The weather grew colder, and another icy rain drenched the city. In spite of the cold, each day I climbed out the window and sat on the wall and said my remembrances, searching through them like shuffled papers, trying to find answers, holding on to those that held a glimmer of truth. Each day a larger group gathered to listen, a dozen, two dozen, and more. Many were children. One day Aster was among them, and she called up for a story. I began with the tale of Morrighan, the girl led by the gods to a land of plenty, then told the story of the birth of two of the Lesser Kingdoms, Gastineux and Cortenai. All the histories and texts I had studied for years were now tales that mesmerized them. They were as hungry for stories as Eben and Natiya had been when we sat around the campfire—stories of other people, other places, other times.

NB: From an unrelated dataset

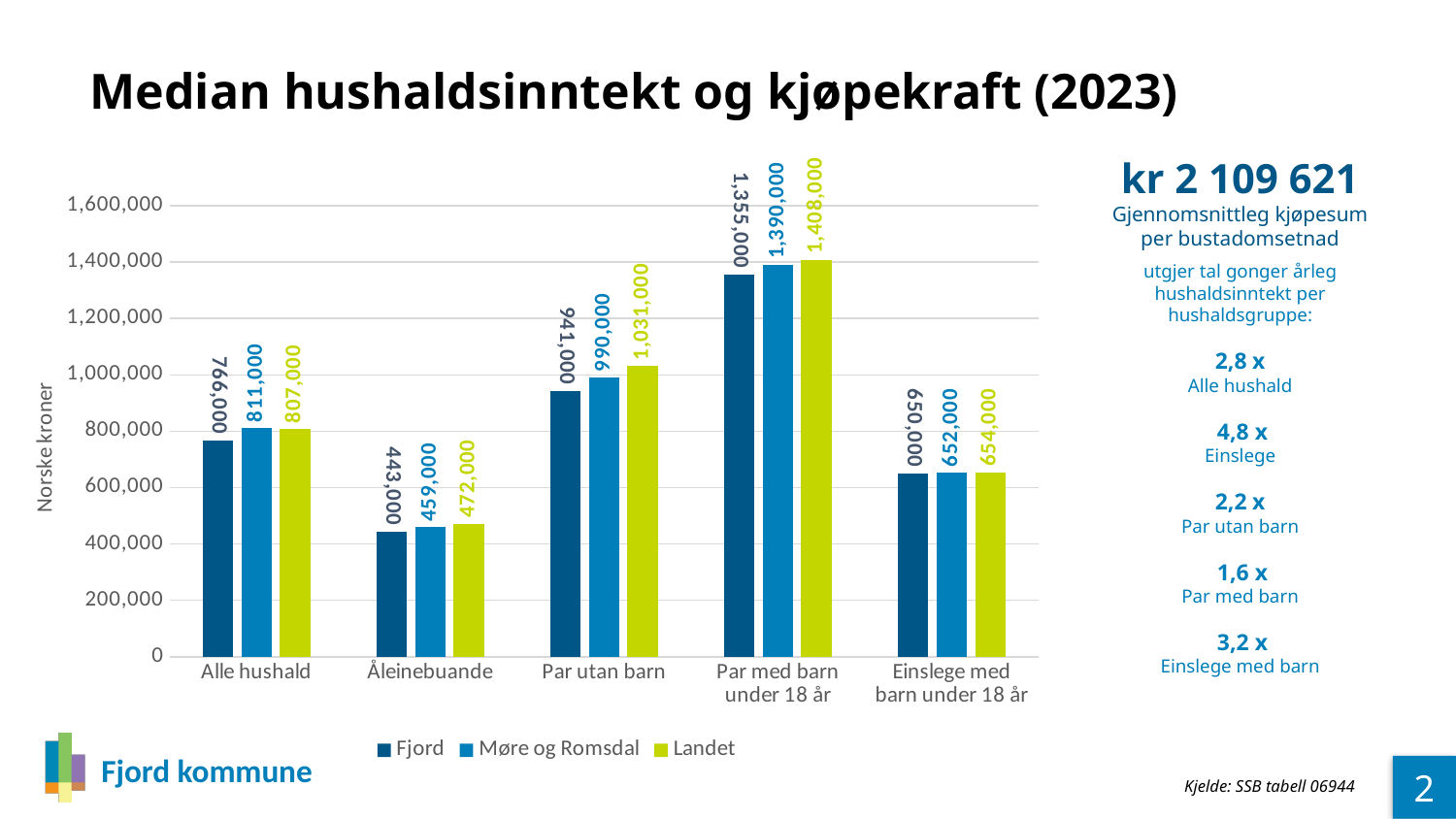
What is the value for Fjord in the Alle hushald category? 766,000 What kind of chart is shown on the slide? bar chart Which is larger in the Alle hushald category: Møre og Romsdal or Landet? Møre og Romsdal What is the difference between the Landet and Fjord values in the Par med barn under 18 år category? 53,000 Is the value for Fjord in the Par utan barn category greater or less than 1,000,000? less How many categories are shown on the x axis? 5 Which category has the lowest value for Landet? Åleinebuande Which category has the highest value for Fjord? Par med barn under 18 år What is the label of the y axis? Norske kroner What is the value for Landet in the Par utan barn category? 1,031,000 What is the value for Møre og Romsdal in the Åleinebuande category? 459,000 How many series does the legend list? 3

These moments at least gave me something to look forward to, because there was no opportunity to talk to Rafe privately. Even when Kaden left me locked alone in his room and I snuck out, I discovered there were now guards posted below Rafe’s window too, almost as if they knew he couldn’t slip out through the narrow windows but someone smaller might slip in. The evening meal afforded me no greater opportunity for a private moment, and my frustration grew. Here in the Sanctum, we might as well have been separated by a vast continent. I attributed my restless dreams to my aggravation. I’d had another one of Rafe leaving, but it had more detail than before. He was dressed in garb I had never seen, Rafe, a warrior of frightening stature. His expression was hot and fierce, and he wore swords at both sides.

*   *   *

Evenings in Sanctum Hall were long and tiresome, not unlike court in Morrighan, but their ways were decidedly louder, cruder, and always seemed on the brink of chaos. The acknowledgment of sacrifice provided a curious quiet moment in stark contrast to their raucous activities. I learned the names of all the Council—the governors, the chievdars, and the Rahtan, even though so many of their names sounded alike. Gorthan. Gurtan, Gunthur. Mekel, Malich, Alick. Kaden’s name alone seemed to have no close soundalike. The chievdar I had met in the valley, Stavik, was sour beyond measure but turned out to be the most civil of the five army commanders.

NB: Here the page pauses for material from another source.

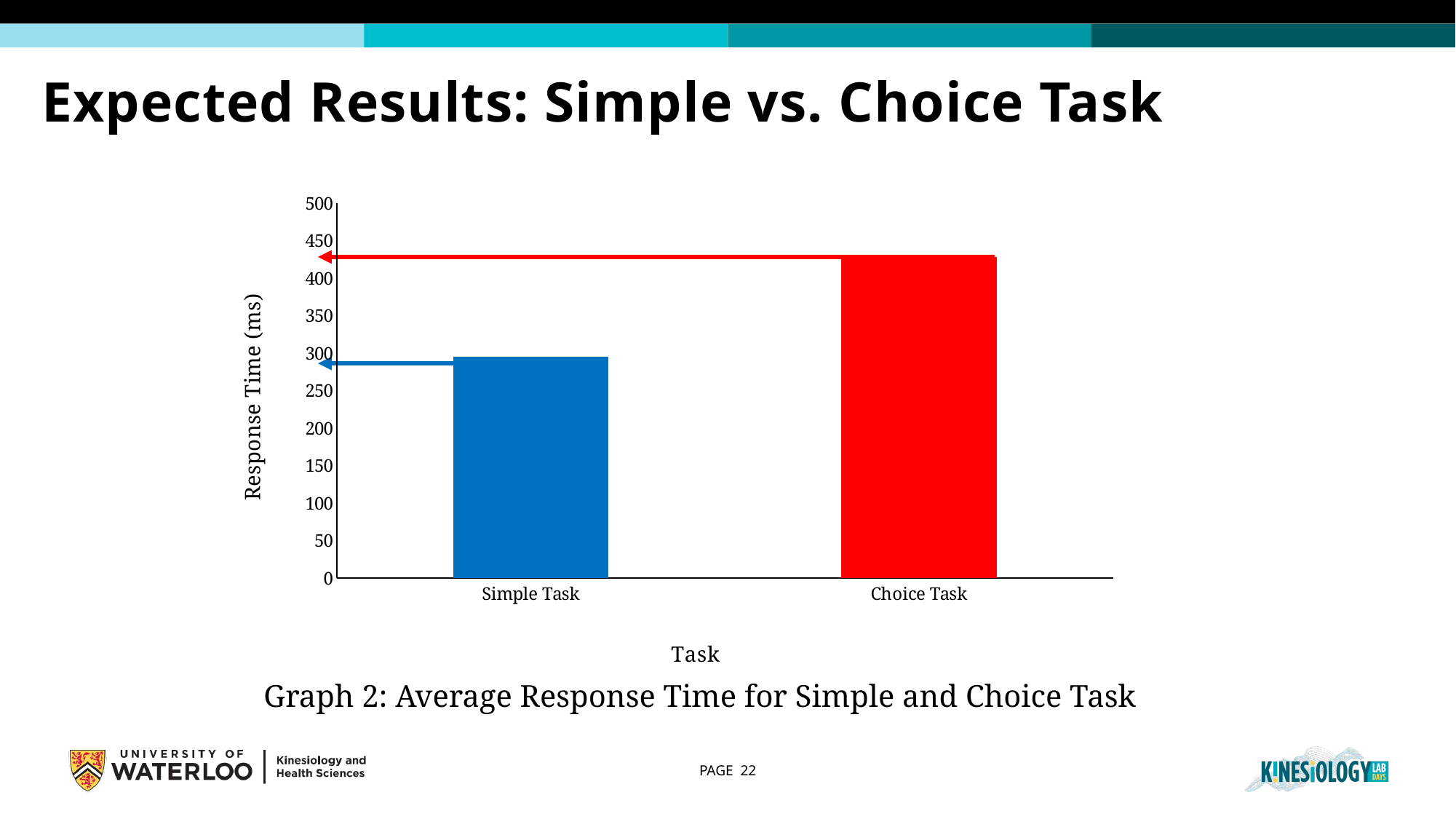
Which task has the lowest response time? Simple Task Is the value for Choice Task greater or less than 400? greater What colour is the bar for Choice Task? red Is the value for Simple Task greater or less than 350? less Is the value for Simple Task greater or less than 250? greater What is the label of the y axis? Response Time (ms) What kind of chart is shown on the slide? bar chart Which has a larger response time, Simple Task or Choice Task? Choice Task How many task categories are plotted on the x axis? 2 Which task has the highest response time? Choice Task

The governors were the easiest to converse with. Most were glad to be at the Sanctum instead of the desolate homelands they came from, which perhaps lightened their dispositions. Three of the Rahtan were still gone, but the four who were present besides Kaden, Griz, and Malich were, by far, the most hostile of the Council. Jorik and Darius were the ones who had stood by Malich with their knives drawn when they saw my clan dress, and the other two, Theron and Gurtan, seemed to wear sneers like permanent battle paint. I imagined them as the men the Komizar would have sent to finish the job that Kaden had failed to do—and there was no doubt in my mind, they would have finished it without hesitation. They were the very definition of Rahtan. Never fail. It was hard for me to reconcile that in some twisted way Kaden had saved my life by bringing me here.

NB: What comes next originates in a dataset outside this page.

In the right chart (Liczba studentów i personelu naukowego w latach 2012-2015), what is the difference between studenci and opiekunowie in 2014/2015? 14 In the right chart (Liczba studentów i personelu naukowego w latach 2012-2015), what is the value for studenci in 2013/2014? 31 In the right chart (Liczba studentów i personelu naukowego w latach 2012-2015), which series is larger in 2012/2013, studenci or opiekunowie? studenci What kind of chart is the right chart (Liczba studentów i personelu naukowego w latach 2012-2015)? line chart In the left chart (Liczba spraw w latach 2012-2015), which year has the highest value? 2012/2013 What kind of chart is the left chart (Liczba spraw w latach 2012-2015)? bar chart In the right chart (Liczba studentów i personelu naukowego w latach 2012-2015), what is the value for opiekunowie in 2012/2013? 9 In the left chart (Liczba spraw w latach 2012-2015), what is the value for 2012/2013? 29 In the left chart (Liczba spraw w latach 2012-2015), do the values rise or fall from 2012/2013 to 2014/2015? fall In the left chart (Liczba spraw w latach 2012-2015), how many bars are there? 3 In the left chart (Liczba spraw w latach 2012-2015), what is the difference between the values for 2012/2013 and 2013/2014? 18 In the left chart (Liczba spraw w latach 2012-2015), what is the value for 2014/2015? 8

Every evening after the meal, the Council was drawn into games of stones or cards, or they simply drank the night away. The precious Morrighese vintages were swilled like cheap ale. The games of stones were foreign to me, but the card games I recognized. I remembered Walther’s first piece of advice to me: Sometimes winning is not only a matter of knowing the rules, but of making your opponent think he knows them better. I watched from afar, parsing out the nuances and similarities to the games I had played with my brothers and their friends. Tonight the stakes for one particular game grew, with the largest stack piling up in front of Malich. I watched smugness strut across his face like a barnyard rooster, the same cocky grin he had when he told me that killing Greta was easy.

I stood and walked over to the players. I decided I was in need of some entertainment too.